Text extract
^^^^^^^^^^^^^^^^

1st Berlin International Film Festival
- Festival poster
- Opening film: Rebecca
- Location: West Berlin, Germany
- Founded: 1951
- Awards: Golden Bear: Four in a Jeep Without Leaving an Address In Beaver Valley Justice Is Done and Cinderella
- Festival date: 6–17 June 1951
- Website: Website

Berlin International Film Festival chronology
- 2nd

= 1st Berlin International Film Festival =

1951 film festival in West Berlin, Germany

The 1st annual Berlin International Film Festival was held from 6 to 17 June 1951 at the Titiana-Palast cinema. The opening film was Alfred Hitchcock's Rebecca.

At this first Berlin Festival, the Golden Bear award was introduced, and it was awarded to the best film in each of five categories: drama, comedy, crime or adventure, music film, and documentary. This system disappeared already the following year because FIAPF (Federation Internationale des Associations des Producteurs de Films) stated that the awarding of prizes by an expert jury was reserved for "A-festivals" only. Instead, the next year's festival awards were voted on by the audience.

^^^^^^^^^^^^^^^^

Dataset extract
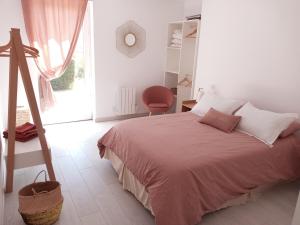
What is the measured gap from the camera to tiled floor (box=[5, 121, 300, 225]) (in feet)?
7.05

^^^^^^^^^^^^^^^^

Task requirements
1. Duplicate the part of the 1951 Berlin festival text starting at "At this first" and ending at "by the audience.".
2. Put this sentence from the 1951 Berlin festival text into Spanish: "The opening film was Alfred Hitchcock's Rebecca."
3. According to the 1951 Berlin festival text, how were the awards decided at the next year's festival?
Rely only on the festival text for what comes next.

The solutions
1.
At this first Berlin Festival, the Golden Bear award was introduced, and it was awarded to the best film in each of five categories: drama, comedy, crime or adventure, music film, and documentary. This system disappeared already the following year because FIAPF (Federation Internationale des Associations des Producteurs de Films) stated that the awarding of prizes by an expert jury was reserved for "A-festivals" only. Instead, the next year's festival awards were voted on by the audience.

2. La película de apertura fue Rebecca, de Alfred Hitchcock.

3. They were voted on by the audience.